India’s regenerative med scene, valued at $2 billion in 2025, grows 30% YoY, but Pandorum differentiates via 3D bioprinting hybrids—corneas, skin grafts—integrated with drug discovery services for pharma clients. Global parallels like LyGenesis ($82M raised) validate the model, yet Pandorum’s cost edge (India ops at 1/3rd US costs) positions it for emerging markets dominance.
This raise underscores India’s biotech maturation: 2025 saw $4 billion inflows, up 20%, with deep-tech capturing 15% versus 5% in 2020. Government catalysts—$1 billion BioE3 policy, PLI schemes for manufacturing—align with private bets on modalities like exosomes (global TAM $10B by 2030). Challenges loom: regulatory harmonization for USFDA/PMDA, talent wars (bioengineers scarce), and clinical trial infrastructure. Yet successes like Pandorum, Eyestem, and CellX signal a cluster effect in Bengaluru-Hyderabad.

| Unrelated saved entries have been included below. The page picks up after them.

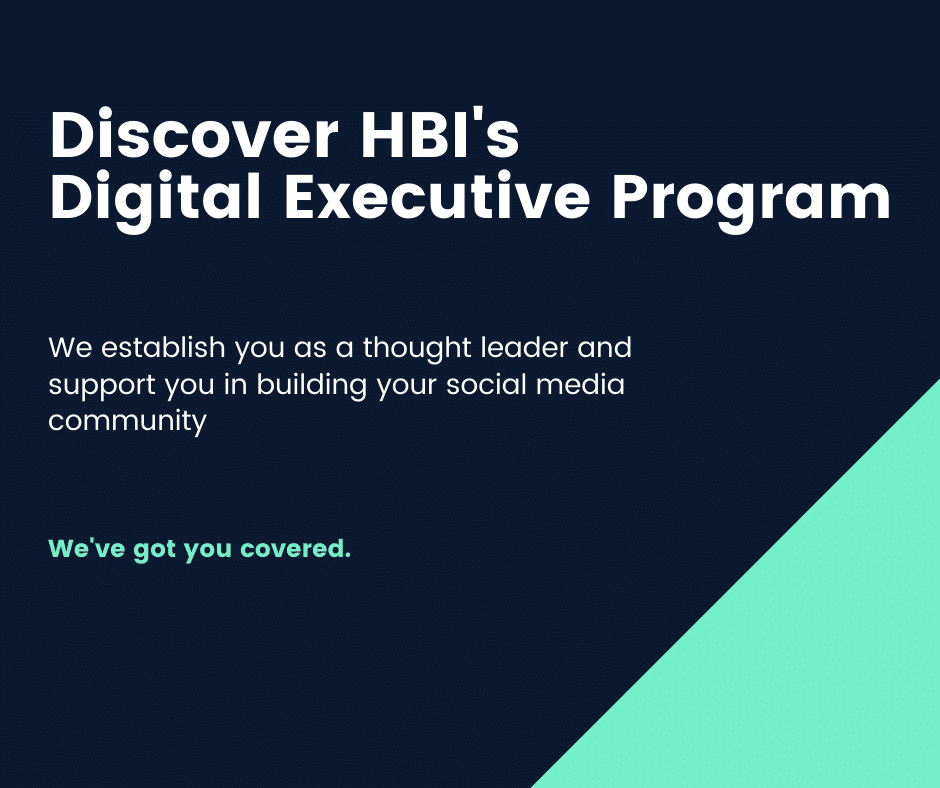 Discover HBI's
Digital Executive Program

We establish you as a thought leader and support you in building your social media community

We've got you covered.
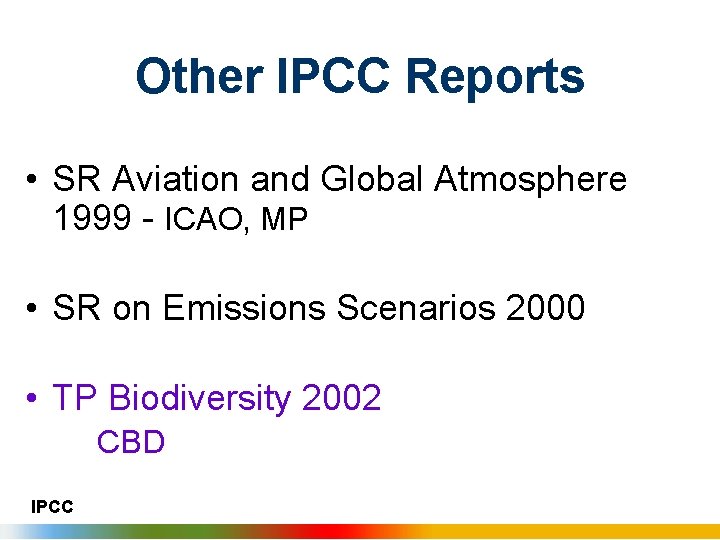 Other IPCC Reports

• SR Aviation and Global Atmosphere 1999 - ICAO, MP

• SR on Emissions Scenarios 2000

• TP Biodiversity 2002
CBD

IPCC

For martech pros tracking enterprise tech adjacencies, Pandorum’s story mirrors SaaS scaling: product-led innovation, global go-to-market, and AI-orchestrated R&D. Investor Amit Mangal hailed it as “India creating biotech, not just consuming,” with Kuragenx’s societal punch—eradicating corneal blindness—rivaling vaccine moonshots.
With $18 million fueling Phase I/II by 2027, Pandorum eyes partnerships (Roche, Regeneron whispers) and Series C at $200 million+ valuation. “Commercialization is marathon, but impact extraordinary,” Kacholia echoed. As India’s SaaS hit $35 billion last year, biotech could mirror that trajectory—Pandorum at the vanguard.
In Delhi’s innovation corridors, this fund underscores deep science’s ROI: not just therapies, but a blueprint for global bio-leadership. Early traction—DBT grants, Bay Area pilots—positions them to heal millions while minting returns.